Start with the equation:

\(\frac{\tan \theta + 2 \sin \theta}{\tan \theta - 2 \sin \theta} = 3\)

Cross-multiply to get:

\(\tan \theta + 2 \sin \theta = 3(\tan \theta - 2 \sin \theta)\)

Expand the right side:

\(\tan \theta + 2 \sin \theta = 3 \tan \theta - 6 \sin \theta\)

Rearrange terms:

\(2 \tan \theta - 8 \sin \theta = 0\)

Factor out \(2 \sin \theta\):

\(2 \sin \theta (\tan \theta - 4 \cos \theta) = 0\)

Since \(\sin \theta = 0\) is not valid in the given range, solve:

\(\tan \theta = 4 \cos \theta\)

Using \(\tan \theta = \frac{\sin \theta}{\cos \theta}\), we have:

\(\frac{\sin \theta}{\cos \theta} = 4 \cos \theta\)

\(\sin \theta = 4 \cos^2 \theta\)

Using \(\cos^2 \theta = 1 - \sin^2 \theta\), substitute:

\(\sin \theta = 4(1 - \sin^2 \theta)\)

\(\sin \theta = 4 - 4 \sin^2 \theta\)

Rearrange to form a quadratic equation:

\(4 \sin^2 \theta + \sin \theta - 4 = 0\)

Using the quadratic formula, solve for \(\sin \theta\):

\(\sin \theta = \frac{-1 \pm \sqrt{1 + 64}}{8}\)

\(\sin \theta = \frac{-1 \pm 9}{8}\)

\(\sin \theta = 1\) or \(\sin \theta = -\frac{5}{4}\)

Only \(\sin \theta = 1\) is valid, leading to \(\theta = 90^\circ\), but this is not in the solution range.

Thus, solve \(\cos \theta = \frac{1}{4}\):

\(\theta = 75.5^\circ\) only.

======

Short task: From the trigonometry solution, extract the passage that begins with the words containing "Using \(\tan \theta" and ends with "- \sin^2 \theta)\)". The data after this point come from a separate source.

Stored data:
======

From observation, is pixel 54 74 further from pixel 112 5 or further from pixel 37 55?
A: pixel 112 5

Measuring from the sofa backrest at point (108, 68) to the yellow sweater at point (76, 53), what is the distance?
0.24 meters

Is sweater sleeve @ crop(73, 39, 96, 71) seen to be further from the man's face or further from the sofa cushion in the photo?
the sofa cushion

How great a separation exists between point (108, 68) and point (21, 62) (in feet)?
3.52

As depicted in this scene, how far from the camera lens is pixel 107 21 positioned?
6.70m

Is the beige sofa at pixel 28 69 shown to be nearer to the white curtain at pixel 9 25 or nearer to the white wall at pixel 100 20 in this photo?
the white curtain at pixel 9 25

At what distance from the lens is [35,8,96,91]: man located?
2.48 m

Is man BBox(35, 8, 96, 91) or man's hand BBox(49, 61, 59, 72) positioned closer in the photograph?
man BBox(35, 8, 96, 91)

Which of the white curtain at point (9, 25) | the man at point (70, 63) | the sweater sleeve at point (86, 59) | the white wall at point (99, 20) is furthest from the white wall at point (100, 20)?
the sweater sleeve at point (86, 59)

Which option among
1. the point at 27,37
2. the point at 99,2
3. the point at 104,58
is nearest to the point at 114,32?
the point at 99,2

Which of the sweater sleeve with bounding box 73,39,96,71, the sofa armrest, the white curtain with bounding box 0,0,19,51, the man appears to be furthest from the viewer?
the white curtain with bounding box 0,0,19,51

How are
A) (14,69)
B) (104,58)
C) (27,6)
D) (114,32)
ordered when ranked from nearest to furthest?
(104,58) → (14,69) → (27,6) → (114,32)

======

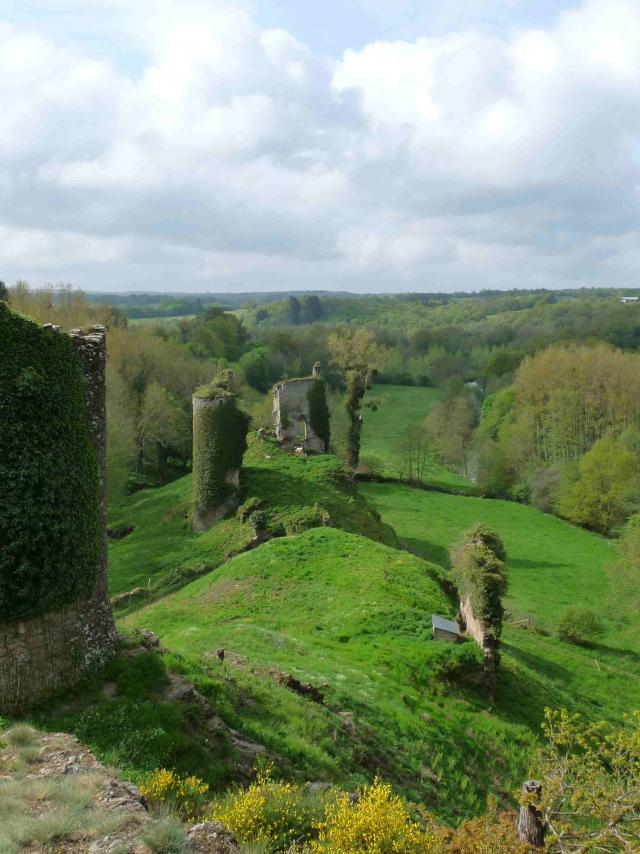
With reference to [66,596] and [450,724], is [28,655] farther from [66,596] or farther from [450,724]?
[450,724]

======

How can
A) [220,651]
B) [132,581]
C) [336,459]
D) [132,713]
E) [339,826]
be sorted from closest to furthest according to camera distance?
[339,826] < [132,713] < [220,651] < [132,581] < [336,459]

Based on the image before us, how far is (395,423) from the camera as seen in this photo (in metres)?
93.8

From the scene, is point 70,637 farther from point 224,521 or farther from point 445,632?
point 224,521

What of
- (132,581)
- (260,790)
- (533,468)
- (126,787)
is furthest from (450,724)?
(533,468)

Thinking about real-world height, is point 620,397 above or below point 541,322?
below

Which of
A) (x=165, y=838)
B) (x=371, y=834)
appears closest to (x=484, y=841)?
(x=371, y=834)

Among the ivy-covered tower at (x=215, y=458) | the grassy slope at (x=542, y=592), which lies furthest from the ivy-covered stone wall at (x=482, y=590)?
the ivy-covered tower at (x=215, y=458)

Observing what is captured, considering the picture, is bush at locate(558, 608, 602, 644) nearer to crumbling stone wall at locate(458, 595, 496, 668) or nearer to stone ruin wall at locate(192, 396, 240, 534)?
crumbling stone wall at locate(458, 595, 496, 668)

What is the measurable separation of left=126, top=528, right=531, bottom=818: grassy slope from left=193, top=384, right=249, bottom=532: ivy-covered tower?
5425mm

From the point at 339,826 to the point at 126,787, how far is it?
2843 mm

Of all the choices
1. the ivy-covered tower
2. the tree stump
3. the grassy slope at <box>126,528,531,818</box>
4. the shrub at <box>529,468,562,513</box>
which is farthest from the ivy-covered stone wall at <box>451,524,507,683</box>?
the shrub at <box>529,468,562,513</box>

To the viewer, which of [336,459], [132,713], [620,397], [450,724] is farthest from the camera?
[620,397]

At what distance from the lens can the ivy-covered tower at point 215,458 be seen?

======

Answer to the problem:
Using \(\tan \theta = \frac{\sin \theta}{\cos \theta}\), we have:

\(\frac{\sin \theta}{\cos \theta} = 4 \cos \theta\)

\(\sin \theta = 4 \cos^2 \theta\)

Using \(\cos^2 \theta = 1 - \sin^2 \theta\), substitute:

\(\sin \theta = 4(1 - \sin^2 \theta)\)